Conception and design: MP; Acquisition, analysis, and data interpretation: MK and GK; Drafting the article: MP, GT, TD, and MK; Critical revision for important intellectual content: KN, VK, VP, DS and IC; Supervision: MP and KN; Approved final version of the manuscript: all authors.

Acknowledgments:

The authors are grateful to body donors and their families for their continuous contribution to anatomy education and research.

Footnotes

What Is Already Known on This Topic:

Typically the BCT is located across the anterior tracheal wall, between the 6th and 13th tracheal rings, with the most common locations at the 5th and 6th tracheal rings. The BCT can migrate left of the trachea and follow a high-level course. A high-riding BCT is of paramount clinical importance, as it may complicate tracheotomy, thyroid surgery and mediastinoscopy, leading to death.

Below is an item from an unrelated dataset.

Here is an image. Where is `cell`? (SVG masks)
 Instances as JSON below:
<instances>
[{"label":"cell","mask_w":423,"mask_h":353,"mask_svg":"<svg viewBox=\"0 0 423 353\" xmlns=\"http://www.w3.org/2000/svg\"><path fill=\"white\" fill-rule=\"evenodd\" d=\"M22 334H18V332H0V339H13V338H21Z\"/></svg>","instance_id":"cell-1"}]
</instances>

BCT injury leads to massive bleeding during neck dissection, when the vessel crosses the anterior tracheal wall.

What This Study Adds:

The current cadaveric report describes a rare ectopic BCT with a high-riding course, compressing on the trachea, coexisting with aneurysms. Coiling and tortuosity of the branching vessels were identified. The elongated BCT may be a BCCT, after the fusion of the LCCA with the BCT.

Conflict of Interest: The authors declare that they have no conflict of interest.